Any item of clothing I would have bought at that age would now be several sizes too small. Sigh.
But this was some righteous shit. You hang on to that snuggly little bit of rancho history.
A Tennessee Walking Horse on a Rancho in Michigan. Poor horse was probably really confused. Fun to ride though.
Have you seen that seinfeld episode where Jerry talks about his t-shirt he calls "golden boy"? This post totally reminds me of that. "Touch golden boy".
by the way, I can't believe how ridiculous it is that when I had a job I had more time to read blogs than now that I am unemployed. I wish that fact would have enabled me to get fired thus making me eligible to collect unemployment as opposed to having to quit my boring, life-sucking job. Now I'm wondering, why did I quit a job that allowed me to always be updated on Rassles life?
Erin: I would never joke about something so gravely serious as El Rancho Stevens.
Schmee: Singing...yippee kai yai yay (yipee kai yai WHAT?)
Boomer: We should all have a blogger party at El Rancho Stevens. They have poker tournaments. And a bar, too. With booze. Drunken tetherball sounds perfect.
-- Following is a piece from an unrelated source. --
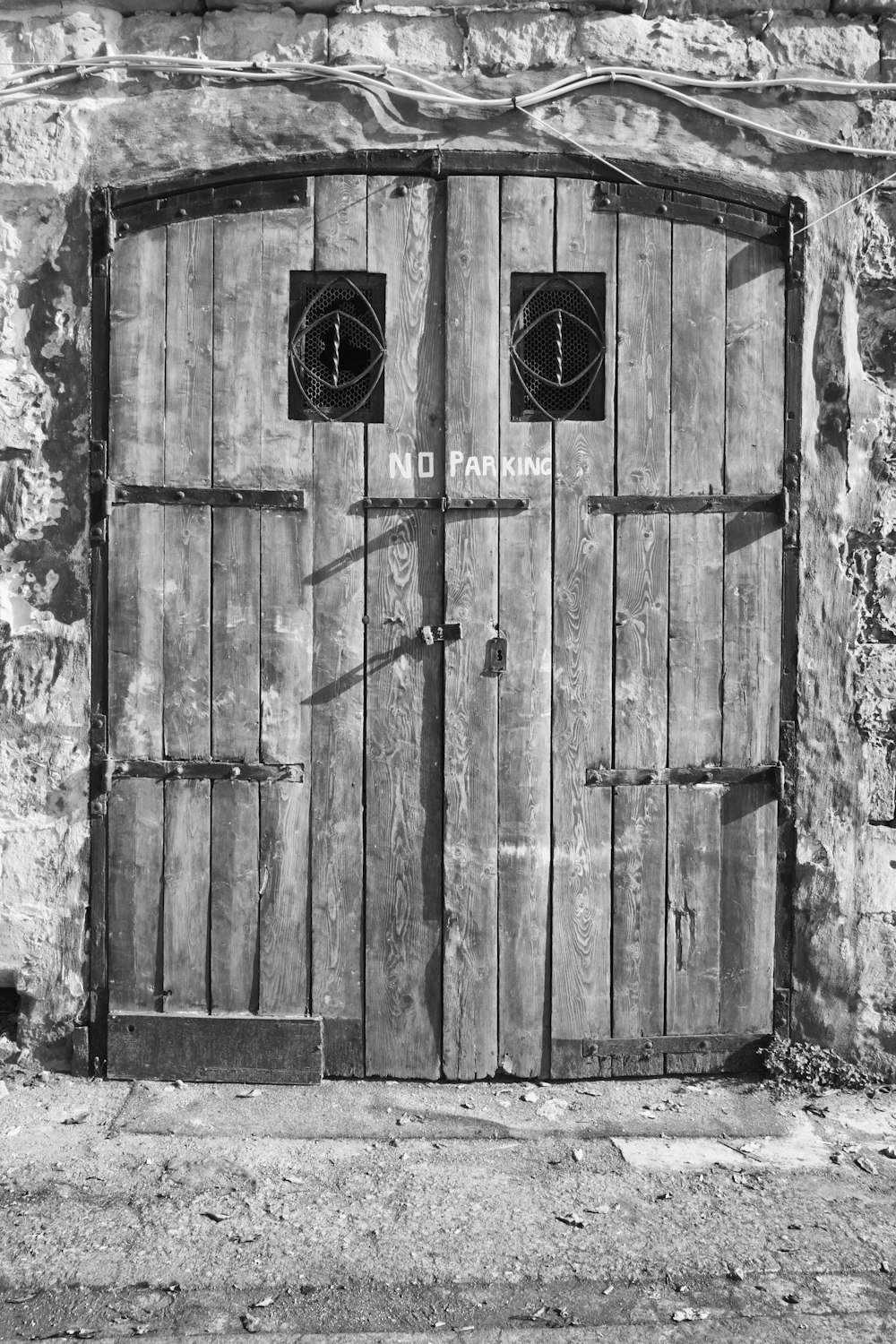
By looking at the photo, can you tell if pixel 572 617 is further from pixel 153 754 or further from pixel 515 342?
pixel 153 754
Pistols: True. Almost as great as supporting a crook for a governor. Fucking Illinois. I voted for the Green Party guy.
MoLinder: But someday, I may find someone whose genuine appreciation for my sweatshirt is great enough that I will feel obligated to pass it along. We'll see.
Nurse: Yes I did -- have I not thanked you for that yet? I am the worst. Person. Ever. They're fantastic, so thank you! And the Yoshitomo Nara postcard is totally up on my wall.
FF: It really was the best vacation ever. My sisters were eight and five, I was eleven, and we always had stuff to do. I mean, it's a family vacation spot. I think, as a child, you would have to try not to have fun.
Math: I guess I could get rid of the word verifier. Maybe. I think it's fun.
Mongo: No one's a naysayer anymore. It's kinda hard to say nay when my sweatshirt renders you speechless, anyway.
Gypsy: Ah, you'd think it would be small, but since everything was fucking huge back then, it totally still fits. And I don't think I'll ever let go.
Franklin: Sometimes, the best places are an uncomfortable blend of styles.
Blues: I know, right? How could you do this to me?
If ever there was a more bad ass shirt to ever exist, I don't want to know about it. Because it would just blow my mind.
As it is? I don't think I'm equipped to deal with this.
Boomer: I'm barely able to deal with it, and I wear it every Sunday.
And seriously? I was so proud of my Hester Prynne reference. Anyone? Anyone? Damn.